Was zeigt Ihnen die Stu­die?
Für mich ist das Aller­wich­tig­ste, dass 1002 Fäl­le kei­ne Fäl­le sind, son­dern Gesich­ter, Men­schen, zer­stör­tes Leben, miss­brauch­tes Ver­trau­en. Fami­li­en, Freund­schaf­ten, das Umfeld der Betrof­fe­nen geht durch den sexu­el­len Miss­brauch kaputt. Das ist es, was mich fer­tig macht, wenn ich die Stu­die lese. Das pas­siert auf der emo­tio­na­len Ebe­ne. Die Schwie­rig­keit ist jedoch, dass wir den­noch ratio­nal, orga­ni­sa­ti­ons­tech­nisch han­deln müs­sen. Wir ver­su­chen das, so gut es geht. Alles Men­schen­mög­li­che zu machen, ohne das Gefühls­mäs­si­ge ein­fach auszublenden.

Wer­den sich in Ihrem Ver­ant­wor­tungs­be­reich noch wei­te­re Fäl­le zei­gen, wo auch Sie sel­ber nicht rich­tig gehan­delt haben?
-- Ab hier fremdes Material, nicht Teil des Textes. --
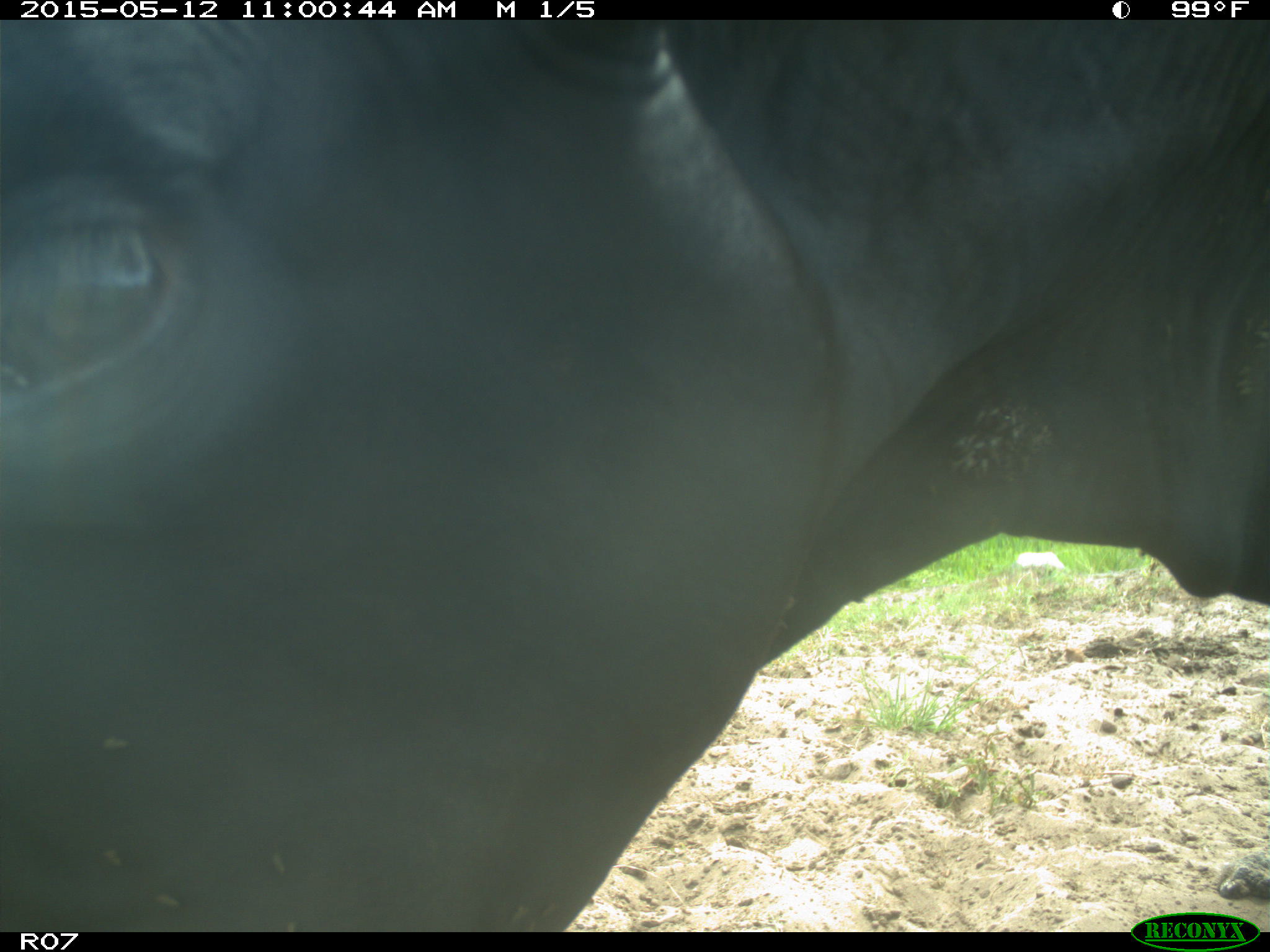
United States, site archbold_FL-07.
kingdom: Animalia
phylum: Chordata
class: Mammalia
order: Artiodactyla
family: Bovidae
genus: Bos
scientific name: Bos taurus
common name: domestic cow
Bos taurus (domestic cow).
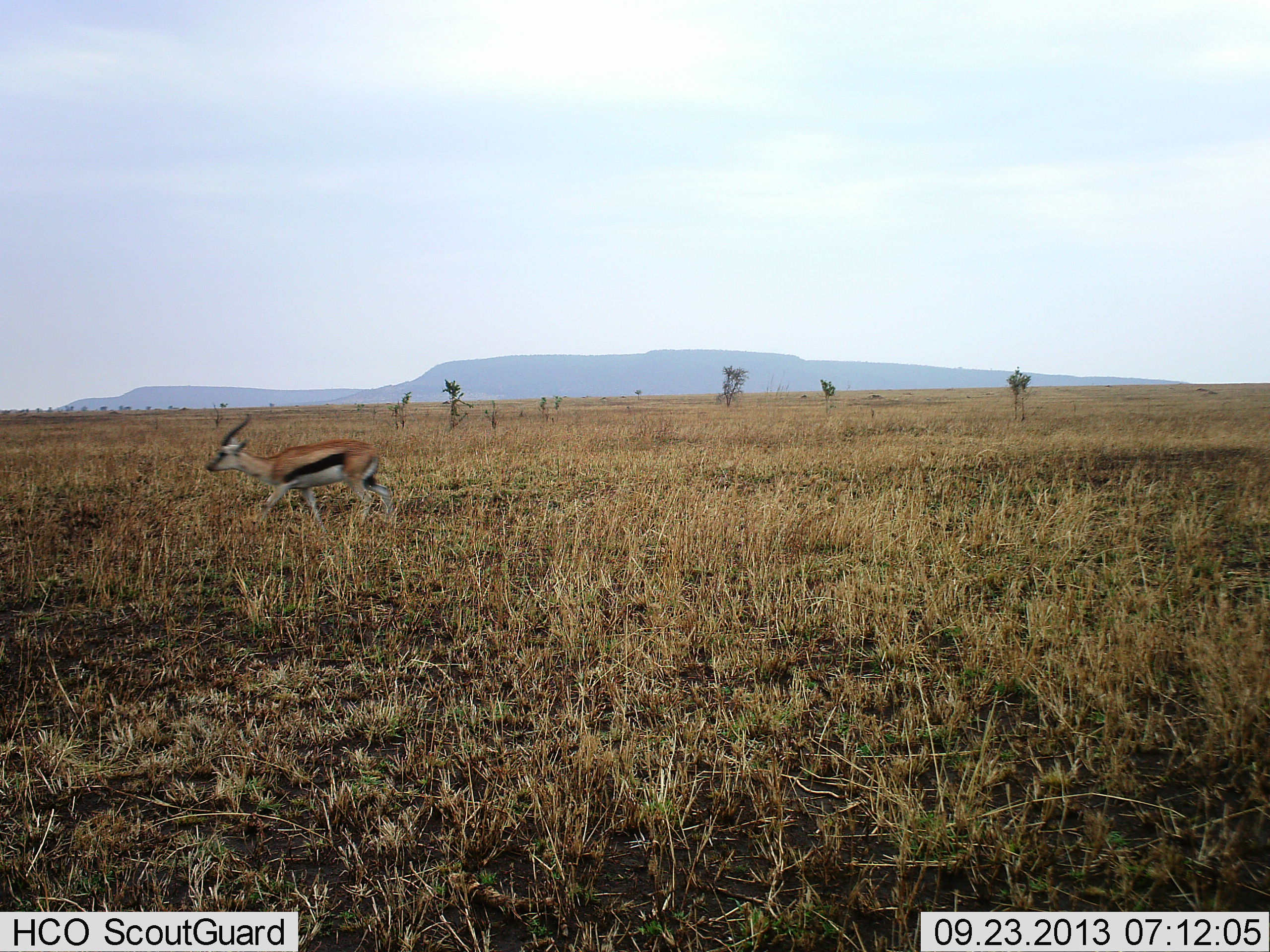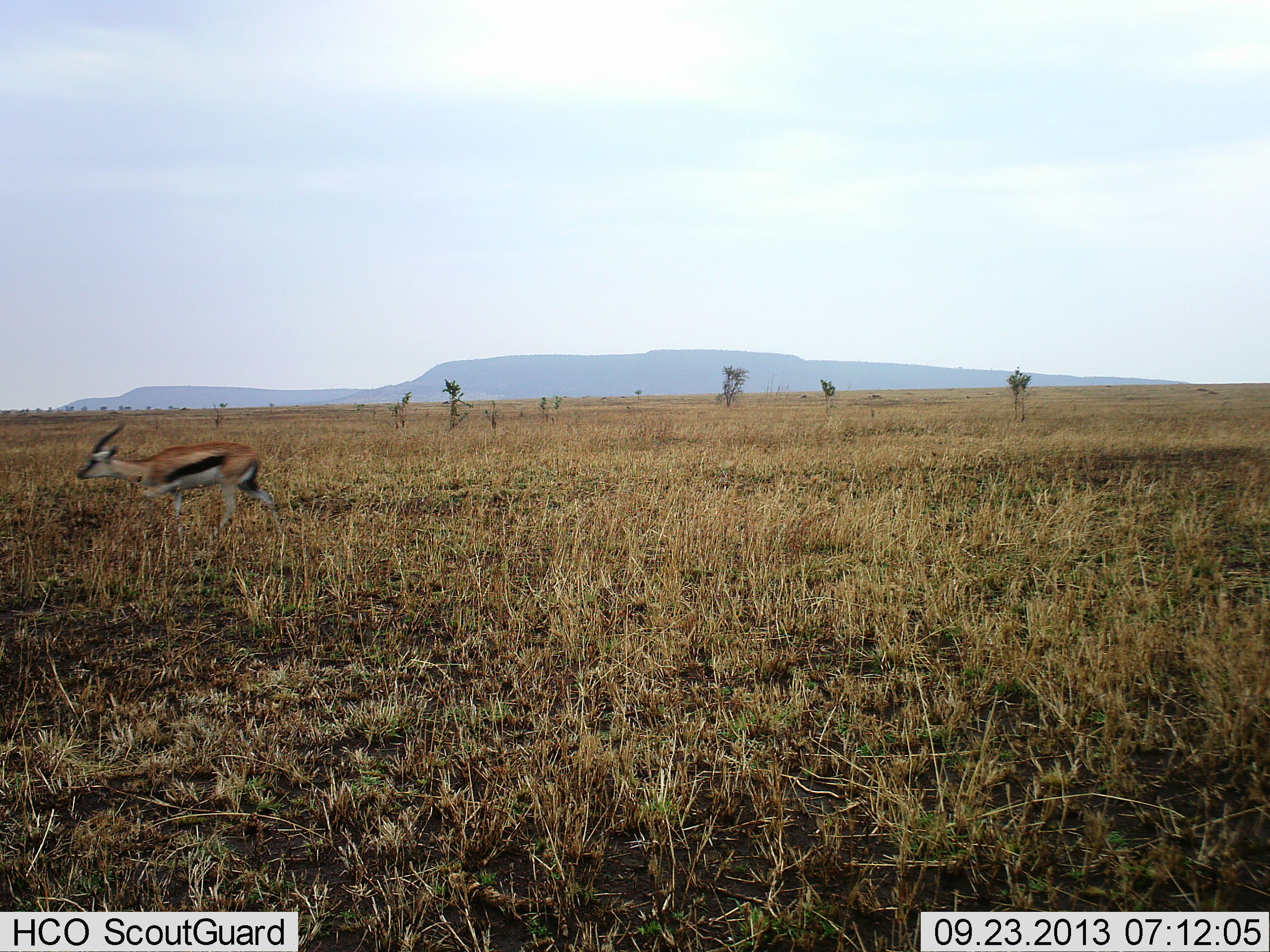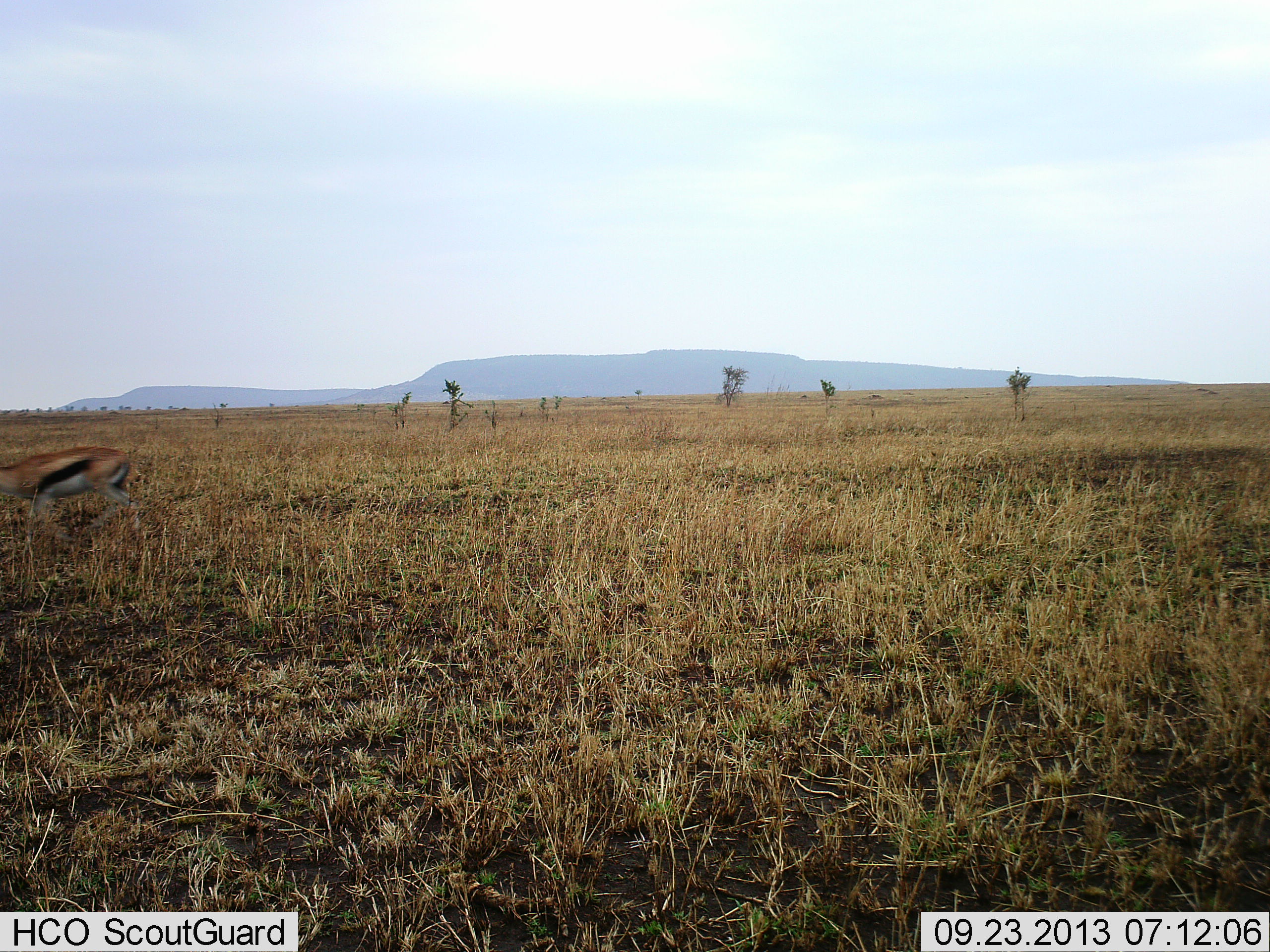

Ich hof­fe nicht, aber ich kann nichts aus­schlies­sen. Ich weiss es nicht, weil es sehr vie­le Fäl­le gab. Ich war nicht immer sehr nah dran. Ich möch­te es aber aus­schlies­sen kön­nen und des­we­gen möch­te ich eine unab­hän­gi­ge Stel­le, die die­se Fäl­le prüft. Sei das beim Staat oder unab­hän­gig vom Staat. Es wäre bes­ser bei einer gros­sen Stel­le, weil die Prü­fen­den dort mehr Erfah­rung hätten.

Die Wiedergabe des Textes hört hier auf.